Controlling bits in a ushort array

Question

I would like to know how I can read and write specific bits efficiently to a ushort integer.

The methods would be something like so:

// Sets the bit positioned at bitNumber in the ushort integer b
// to be either 1 or 0 depending on state.
public ushort SetBit(ushort b, int bitNumber, bool state)
{
   ushort result = b;
   // Code to set the specific bit in ushort result.
   return result
}
// Returns the value of the bit in position bitNumber from the 
// ushort b as a true or false.
public bool GetBit(ushort b, int bitNumber)
{
   bool stateOfBit = false;
   // Code to read the bit into stateOfBit.
   return stateOfBit;
}

I have tried using BitArray class but it only takes a byte or a 32 bit integer.

Does someone know how to do this?

Thanks

Answer 1

First you need to guard against invalid bitNumber values by making sure it is between 1 and 16.

Then for setting you either want to "OR" it with a mask that has that bit set to one (by left shifting 1 to the desired position) if state is true. Otherwise you "AND" it with a mask where all the bits are 1 except the one you want to set to zero (accomplished by NOT-ing the other mask).

For determining if the bit is set just "AND" it to the first mask mentioned and compare to zero.

public static ushort SetBit(ushort b, int bitNumber, bool state)
{
    if(bitNumber < 1 || bitNumber > 16)

*Given records*.
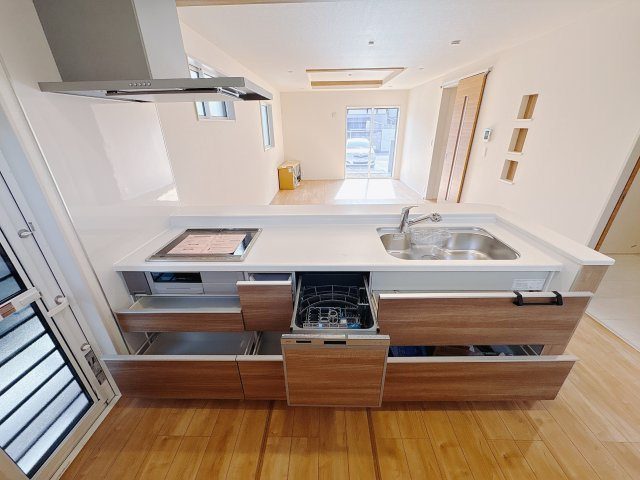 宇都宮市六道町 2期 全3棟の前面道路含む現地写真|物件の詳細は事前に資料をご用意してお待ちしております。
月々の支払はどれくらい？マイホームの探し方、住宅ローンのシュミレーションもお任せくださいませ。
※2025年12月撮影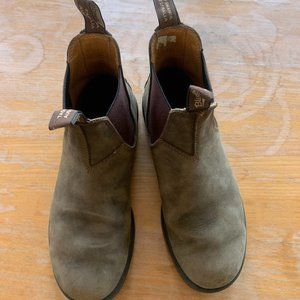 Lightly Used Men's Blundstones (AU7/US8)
---
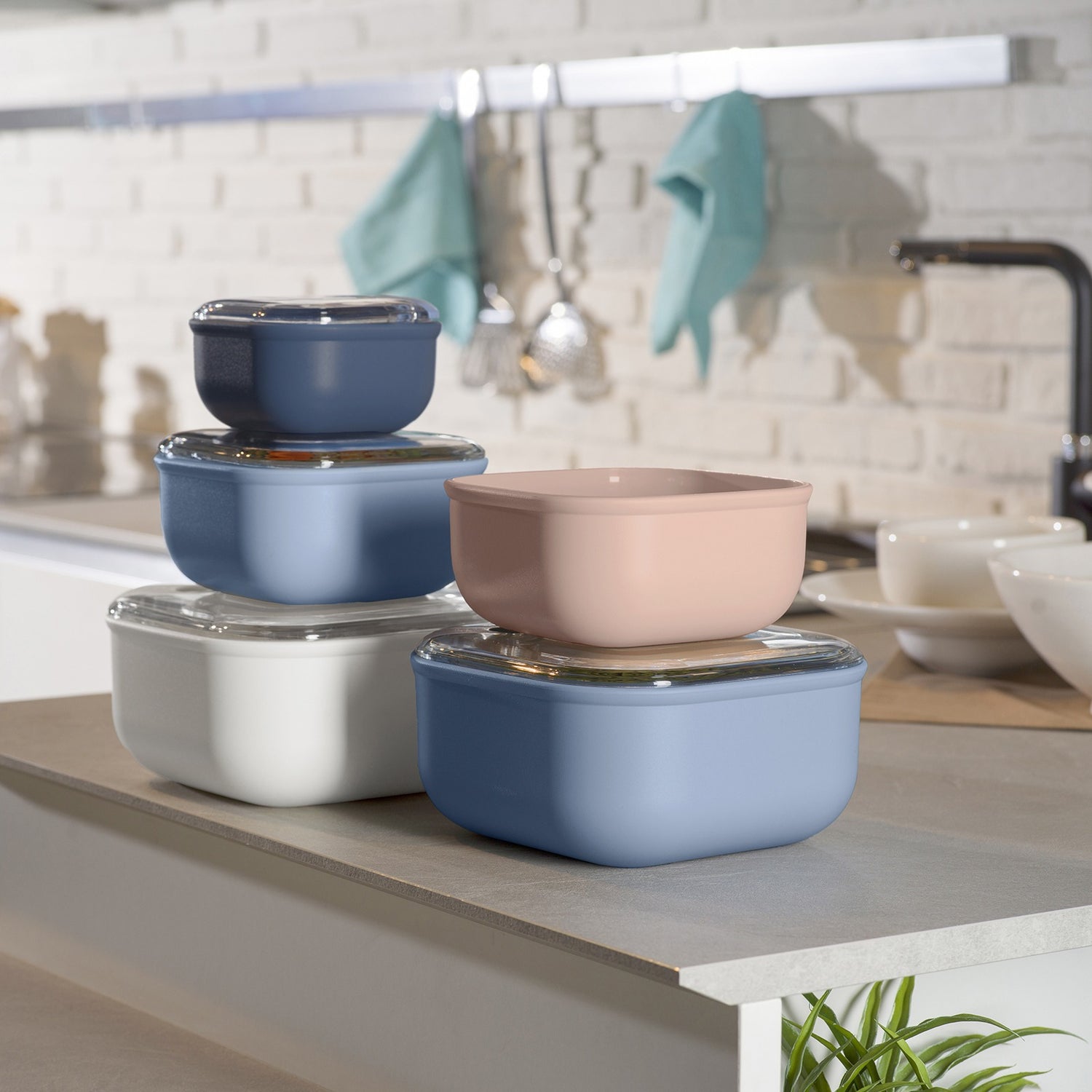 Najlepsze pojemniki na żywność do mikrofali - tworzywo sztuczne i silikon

*Work to be completed*. Pick up the thread on reading and writing bits in a ushort right after its last line and carry it on.

*Exercise response*.
        throw new ArgumentOutOfRangeException("bitNumber", "Must be 1 - 16");

    return state ? 
        (ushort)(b | (1 << (bitNumber - 1))) : 
        (ushort)(b & ~(1 << (bitNumber - 1)));
}

public static bool GetBit(ushort b, int bitNumber)
{
    if (bitNumber < 1 || bitNumber > 16)
        throw new ArgumentOutOfRangeException("bitNumber", "Must be 1 - 16");

    return (b & (1 << (bitNumber - 1))) > 1;
}

This assumes that you want bitNumber to be one-based from the least significant bit, or right most bit. If you want zero-based just remove the - 1 used after bitNumber in all the code and adjust the if statement accordingly. To make this start from the most significant or left most bit then just subtract 16 from bitNumber instead of 1 for one-based, or subtract 15 for zero-based.

Answer 2

ushort s = 0;
//set the 5th bit from the right to true
s |= 1 << 5;
//set the 5th bit from the right to false
//~ will return a negative number, so casting to int is necessary
int i = s;
i &= ~(1 << 5);
s = (ushort)i;

To do this in a method, you can either have the method return it or pass the ushort by reference:

public void SetBit(ref ushort b, int bitNumber, bool state) {
    if (bitNumber < 0 || bitNumber > 15)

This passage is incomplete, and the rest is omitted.